Business

FABULOUS FORGERIES

Baby Boomers are getting hit with a new cruel blow – most of their era’s treasured keepsakes they’ve hoarded for a rainy day could be worthless fakes.

Thousands of pieces of rock memorabilia – ranging from 1960s albums signed by the Beatles to Jimi Henrix’s personal guitars – are showing up en masse in auction markets in hopes owners can gain windfalls in the deepening recession.

Christie’s recently sold a Beatles item for $1.1 million – a drumhead featured on the album cover of “Sgt. Pepper’s Lonely Hearts Club Band.” But instead of finding such riches, the love generation increasingly is a victim of a phrase it invented decades ago: ripped off.

Experts say a runaway surge of fake and forged rock memorabilia is turning the industry upside down as unsuspecting owners try to cash in on what they originally believed was a good investment.

Even Tom Hanks’ wife is battling in court over an alleged and unauthenticated Beatles poster she ordered from a dealer as a birthday gift for Tom.

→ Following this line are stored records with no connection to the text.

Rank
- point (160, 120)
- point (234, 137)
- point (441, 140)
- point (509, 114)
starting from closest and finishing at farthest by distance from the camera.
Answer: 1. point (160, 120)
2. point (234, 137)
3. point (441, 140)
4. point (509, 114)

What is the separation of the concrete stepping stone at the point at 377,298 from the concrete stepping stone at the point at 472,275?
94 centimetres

“This is a growing heartbreak that’s turning up more every day,” said Frank Caiazzo, a Christie’s consultant regarded as one of the world’s leading authenticators of Beatles signed memorabilia.

He says much of it was not actually signed by the Beatles as the band was largely inaccessible to autograph hunters after they arrived in the US in February 1964.

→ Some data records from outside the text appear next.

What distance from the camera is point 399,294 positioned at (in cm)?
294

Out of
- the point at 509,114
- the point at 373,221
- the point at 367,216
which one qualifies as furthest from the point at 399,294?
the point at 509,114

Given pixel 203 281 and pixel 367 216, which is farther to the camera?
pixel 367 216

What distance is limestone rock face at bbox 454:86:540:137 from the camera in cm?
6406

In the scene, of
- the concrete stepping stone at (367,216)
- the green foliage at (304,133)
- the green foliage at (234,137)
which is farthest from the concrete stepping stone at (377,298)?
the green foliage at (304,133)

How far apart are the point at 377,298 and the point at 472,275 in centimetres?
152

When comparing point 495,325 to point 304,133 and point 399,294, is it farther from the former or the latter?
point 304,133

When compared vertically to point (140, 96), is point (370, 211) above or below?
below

Some fakes being peddled for as much as $28,000 apiece are obvious, such as Jimi Hendrix’s signature on albums released in 1974 – although he died four years earlier in 1970.

“There’s a never-ending supply of non-authentic signed material,” said Caiazzo.

Clients and collectors happily pay for his trained eye and research database to learn whether a piece of rock history is real or fake.

“It’s the first investment a collector or buyer should make,” said Steve Cyrkin, editor of Autograph Magazine, which often outs fakers in the industry, particularly on Beatles artifacts.

“If it’s the Beatles, Frank Caiazzo is unquestionably the world’s top expert, and he can save a lot of suffering and loss,” Cyrkin said.

Caiazzo says the signatures of all classic rock artists are routinely being forged on album covers and sold as authentic.

The Beatles almostalways used ball-point pens to sign their autographs, most often on the rear side of album covers, said Caiazzo.

“Ninety percent of the Beatles material out there is fake.”

One top collector, Brian San Souci, said one clear sign of fake work is the lack of a documented history about a piece.

“If a dealer or seller refuses to tell you who owned a piece, and when it was signed and under what circumstances, it’s highly suspicious. The history of a piece is its main selling point – the more, the better, and in writing,” San Souci said.

Experts suggest three ways to spot fakes:

* Be wary of any company that has a frequent supply of rare signed items.

* Beware of sellers that cannot provide you with a verifiable origin for the product.

* Be wary of places that sell items far below true market value.